Integrative omics approaches reveal mechanisms of combined heat stress and extreme hypoxia tolerance in a Cerambycid beetle larva

Atmospheric oxygen, which is essential for energy metabolism, can directly influence an animal's heat tolerance by affecting oxygen transport processes, especially in those living in oxygen-poor environments, such as plant tissues, underground or aquatic environments. Yet, the interplay of oxygen and temperature are rarely studied together, limiting our ability to predict their combined effects on insect performance. This study examines the tolerance of a large xylophagous cerambycid beetle Cacosceles newmannii to combined hypoxic and thermal stress using performance assays (duration of righting response) coupled with transcriptomic and metabolomic analyses. Metabolomic profiling showed that most metabolites were downregulated in the body but upregulated in the haemolymph as stress increased. Transcriptomic profiles clustered primarily by temperature (25 °C vs 35 °C), independent of oxygen level. Cacosceles newmannii appears capable of modulating its performance to reduce the energy costs and physiological damage induced by hypoxia. This suggested a high baseline hypoxia tolerance rather than a rapid plastic (induced) physiological hypoxia response, probably due to the species' endophytic lifestyle. Conversely, thermal stress led to a predictable increase in metabolic activity but did not markedly affect performance, triggering adjustments to maintain cellular functions while limiting the impact of stresses expected under conditions of high temperature, such as desiccation.
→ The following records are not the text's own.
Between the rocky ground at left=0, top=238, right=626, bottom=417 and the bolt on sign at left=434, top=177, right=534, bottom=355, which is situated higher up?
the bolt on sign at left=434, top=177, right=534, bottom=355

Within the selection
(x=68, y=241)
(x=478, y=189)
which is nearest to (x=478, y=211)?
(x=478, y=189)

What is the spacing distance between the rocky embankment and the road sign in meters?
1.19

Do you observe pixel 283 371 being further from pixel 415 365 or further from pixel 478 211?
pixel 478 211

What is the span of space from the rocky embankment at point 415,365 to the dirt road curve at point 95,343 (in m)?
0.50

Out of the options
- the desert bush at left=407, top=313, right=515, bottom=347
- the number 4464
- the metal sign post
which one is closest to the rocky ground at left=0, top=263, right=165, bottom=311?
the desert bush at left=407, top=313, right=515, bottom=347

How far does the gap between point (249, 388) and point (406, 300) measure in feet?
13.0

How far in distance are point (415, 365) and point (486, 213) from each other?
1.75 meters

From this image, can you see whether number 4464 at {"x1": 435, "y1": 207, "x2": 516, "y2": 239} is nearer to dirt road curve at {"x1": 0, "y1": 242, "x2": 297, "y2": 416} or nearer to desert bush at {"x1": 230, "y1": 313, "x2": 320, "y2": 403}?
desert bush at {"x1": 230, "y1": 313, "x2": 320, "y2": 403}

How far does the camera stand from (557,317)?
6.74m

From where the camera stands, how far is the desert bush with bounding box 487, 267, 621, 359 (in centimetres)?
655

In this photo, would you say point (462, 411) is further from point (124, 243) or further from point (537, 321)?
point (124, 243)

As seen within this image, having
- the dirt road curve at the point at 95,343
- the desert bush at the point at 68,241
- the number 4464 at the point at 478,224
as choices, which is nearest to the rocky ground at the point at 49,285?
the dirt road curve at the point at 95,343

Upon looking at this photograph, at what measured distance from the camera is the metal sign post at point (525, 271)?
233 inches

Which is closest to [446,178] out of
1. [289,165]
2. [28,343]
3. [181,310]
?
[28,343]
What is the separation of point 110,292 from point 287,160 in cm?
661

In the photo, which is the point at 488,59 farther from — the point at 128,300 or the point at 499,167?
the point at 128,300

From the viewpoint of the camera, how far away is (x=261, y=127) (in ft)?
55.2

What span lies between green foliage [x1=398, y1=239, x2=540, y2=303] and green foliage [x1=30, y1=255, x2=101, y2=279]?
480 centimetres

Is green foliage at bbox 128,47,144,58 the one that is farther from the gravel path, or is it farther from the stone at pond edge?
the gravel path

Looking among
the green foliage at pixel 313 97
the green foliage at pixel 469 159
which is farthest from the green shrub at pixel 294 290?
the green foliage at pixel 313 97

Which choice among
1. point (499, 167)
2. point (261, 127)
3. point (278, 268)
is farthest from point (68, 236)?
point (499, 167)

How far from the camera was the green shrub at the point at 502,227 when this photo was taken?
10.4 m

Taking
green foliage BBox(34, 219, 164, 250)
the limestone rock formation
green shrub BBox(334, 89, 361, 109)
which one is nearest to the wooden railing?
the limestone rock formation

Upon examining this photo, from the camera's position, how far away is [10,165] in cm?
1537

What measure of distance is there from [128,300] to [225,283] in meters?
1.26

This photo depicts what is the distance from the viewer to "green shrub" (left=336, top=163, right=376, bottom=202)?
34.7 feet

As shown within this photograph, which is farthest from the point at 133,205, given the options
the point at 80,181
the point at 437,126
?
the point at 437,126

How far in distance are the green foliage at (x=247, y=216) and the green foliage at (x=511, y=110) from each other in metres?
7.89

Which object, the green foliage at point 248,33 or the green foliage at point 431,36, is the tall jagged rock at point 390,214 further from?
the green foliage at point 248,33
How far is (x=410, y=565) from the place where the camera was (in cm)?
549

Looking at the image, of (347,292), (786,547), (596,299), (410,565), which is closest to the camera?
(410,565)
In short, our study highlights the distinct metabolic pathways mobilised to cope with hypoxic versus thermal stress, emphasizing the importance of integrated approaches in understanding insect responses to environmental changes. These findings have significant implications for understanding the species' ecology, with applications for pest management and sustainable agriculture in the context of climate change.